Traveling art

State Historical Society receives national exposure from traveling exhibits.

Joan Stack

Curator Joan Stack, shown in the gallery in front of Bingham’s Gen. Order No. 11, said the national tours are generating interest in the state society’s collection.

Two traveling art exhibits this year have raised the national profile of the State Historical Society of Missouri. Call it the power of the two B’s: Benton and Bingham.

“There is a growing recognition manifested by these exhibits that these artists are important nationally,” said Joan Stack, art curator of the state society in Ellis Library. “The exhibitions are bringing these artists to a new generation.”

The society’s collection of Thomas Hart Benton consists of 10 large egg tempera paintings, more than 100 lithographs, and about 200 watercolors and drawings illustrating Mark Twain adventures.

Four of the paintings and seven of the lithographs are part of the traveling retrospective “American Epics: Thomas Hart Benton and Hollywood.” The show ran from June 6 to Sept. 7 at the Peabody Essex Museum in Salem, Massachusetts. From Oct. 10 to Jan. 3, 2016, it will be at the Nelson Atkins Museum of Art in Kansas City. From there it heads to the Amon Carter Museum of American Art in Fort Worth, Texas, and the Milwaukee Art Museum in Wisconsin.

The society’s collection of George Caleb Bingham is one of the largest in the country and includes two of his most famous paintings, Gen. Order No. 11 and Watching the Cargo.

Four Binghams from the Missouri collection, including Watching the Cargo, which depicts river men guarding steamboat goods, are part of the show “Navigating the West: George Caleb Bingham and the River.” It opened at Amon Carter in 2014, moved to the St. Louis Art Museum in early 2015 and is on view through Sept. 20 at the Metropolitan Museum of Art in New York.

Society art has toured in the past, but this is the first time that two major national tours have simultaneously included Bentons and Binghams from the collection.

The Two B’s

Born in Neosho, Missouri, Benton (1889–1975) is best known for leading the Regionalist Movement, which emphasized representation at a time when much of the art community was in love with abstraction. But Regionalism is not realism. The works in the genre tend to be stylized. Many are emotive and make subtle social commentary. Benton is well known for his works involving World War II, which shows cartoonish figures in a ghoulish world of death and destruction.

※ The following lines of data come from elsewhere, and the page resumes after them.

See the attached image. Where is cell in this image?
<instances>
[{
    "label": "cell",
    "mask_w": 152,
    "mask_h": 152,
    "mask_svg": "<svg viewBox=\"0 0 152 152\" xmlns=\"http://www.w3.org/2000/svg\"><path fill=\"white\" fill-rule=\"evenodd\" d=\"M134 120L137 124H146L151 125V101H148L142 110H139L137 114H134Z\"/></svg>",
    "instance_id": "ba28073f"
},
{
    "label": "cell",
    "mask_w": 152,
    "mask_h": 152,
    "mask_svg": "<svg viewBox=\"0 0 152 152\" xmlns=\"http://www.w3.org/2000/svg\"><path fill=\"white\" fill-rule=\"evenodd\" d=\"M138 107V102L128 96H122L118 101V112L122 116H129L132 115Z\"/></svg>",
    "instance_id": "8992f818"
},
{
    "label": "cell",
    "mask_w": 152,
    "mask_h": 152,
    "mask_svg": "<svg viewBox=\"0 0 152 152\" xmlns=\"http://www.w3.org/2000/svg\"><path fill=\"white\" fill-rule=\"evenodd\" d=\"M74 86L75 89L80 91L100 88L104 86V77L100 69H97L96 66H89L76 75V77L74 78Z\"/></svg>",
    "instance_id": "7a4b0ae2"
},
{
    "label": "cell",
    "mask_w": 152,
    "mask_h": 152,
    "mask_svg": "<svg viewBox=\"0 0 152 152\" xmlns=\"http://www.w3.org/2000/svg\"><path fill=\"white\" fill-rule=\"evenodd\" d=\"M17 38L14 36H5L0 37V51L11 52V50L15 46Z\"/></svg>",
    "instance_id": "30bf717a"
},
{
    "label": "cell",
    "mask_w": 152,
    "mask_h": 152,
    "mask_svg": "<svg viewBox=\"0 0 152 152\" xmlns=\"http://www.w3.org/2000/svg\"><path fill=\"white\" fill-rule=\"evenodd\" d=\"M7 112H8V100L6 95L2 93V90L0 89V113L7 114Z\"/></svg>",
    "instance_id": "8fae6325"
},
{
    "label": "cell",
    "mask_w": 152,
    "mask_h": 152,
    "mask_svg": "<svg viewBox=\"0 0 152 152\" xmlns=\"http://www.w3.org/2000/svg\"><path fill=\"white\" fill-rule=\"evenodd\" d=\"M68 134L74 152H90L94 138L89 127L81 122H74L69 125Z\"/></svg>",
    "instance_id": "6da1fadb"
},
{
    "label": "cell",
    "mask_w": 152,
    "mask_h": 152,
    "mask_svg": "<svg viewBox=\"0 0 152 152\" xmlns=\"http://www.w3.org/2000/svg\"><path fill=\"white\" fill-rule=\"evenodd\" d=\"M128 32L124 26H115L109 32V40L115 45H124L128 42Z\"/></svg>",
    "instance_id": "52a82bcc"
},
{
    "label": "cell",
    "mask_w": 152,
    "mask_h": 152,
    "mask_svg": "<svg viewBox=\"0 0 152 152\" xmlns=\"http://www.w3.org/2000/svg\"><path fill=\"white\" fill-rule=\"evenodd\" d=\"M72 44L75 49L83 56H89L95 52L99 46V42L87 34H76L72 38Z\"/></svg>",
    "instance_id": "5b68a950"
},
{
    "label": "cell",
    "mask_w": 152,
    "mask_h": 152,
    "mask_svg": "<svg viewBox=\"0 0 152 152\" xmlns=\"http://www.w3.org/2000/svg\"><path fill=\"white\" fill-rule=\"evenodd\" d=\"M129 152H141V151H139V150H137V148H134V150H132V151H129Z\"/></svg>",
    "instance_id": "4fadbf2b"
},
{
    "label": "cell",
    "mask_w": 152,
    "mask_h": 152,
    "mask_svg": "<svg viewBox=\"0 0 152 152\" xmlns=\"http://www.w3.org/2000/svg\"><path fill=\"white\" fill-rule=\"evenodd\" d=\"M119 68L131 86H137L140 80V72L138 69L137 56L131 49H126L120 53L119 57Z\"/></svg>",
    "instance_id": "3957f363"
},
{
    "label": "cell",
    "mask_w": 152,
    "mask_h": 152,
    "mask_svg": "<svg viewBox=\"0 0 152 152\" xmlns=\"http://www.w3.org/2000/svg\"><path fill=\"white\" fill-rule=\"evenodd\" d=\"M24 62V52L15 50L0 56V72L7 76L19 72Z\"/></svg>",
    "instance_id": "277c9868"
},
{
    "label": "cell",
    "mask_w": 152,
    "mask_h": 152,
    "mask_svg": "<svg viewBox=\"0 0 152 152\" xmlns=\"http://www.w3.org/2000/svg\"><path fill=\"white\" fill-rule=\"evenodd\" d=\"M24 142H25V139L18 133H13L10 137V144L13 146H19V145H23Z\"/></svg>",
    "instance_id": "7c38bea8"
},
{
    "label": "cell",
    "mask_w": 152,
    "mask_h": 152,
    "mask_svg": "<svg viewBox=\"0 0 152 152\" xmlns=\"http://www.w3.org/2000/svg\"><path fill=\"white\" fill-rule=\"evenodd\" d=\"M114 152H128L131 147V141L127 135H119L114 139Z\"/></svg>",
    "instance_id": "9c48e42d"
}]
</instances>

Bingham (1811–1879) grew up in Franklin, Missouri. A self-taught artist, he is most famous for his representations of life on the Missouri and Mississippi Rivers. Earlier this year, the historical society acquired a lithograph of Bingham’s “The Emigration of Daniel Boone.” The acquisition completed the society’s collection of Bingham prints.

Why the sudden interest in Missouri artists?

Stack speculated that it might be due to the artists’ cultural perspective. “There is something about being from Missouri, at the center of the nation and the crossroads between east and west, north and south, that gives Missouri artists an understanding of the nation that artists from other American regions may not have,” she said.

New Building Planned

Along with receiving national exposure, the State Historical Society of Missouri has other reasons to be excited. A new building is being planned with a projected opening in 2019, said communication strategist Mary Ellen Lohmann.

The museum and research center will be at Sixth and Elm Streets. The entire first floor of the projected three-story building will be devoted to displays. Gallery space is expected to increase threefold. Currently, there is room to show only a quarter of 1 percent of the state society’s collection, Lohmann said.

“We will be more accessible to the community, giving Missourians a chance to view their treasures,” she said.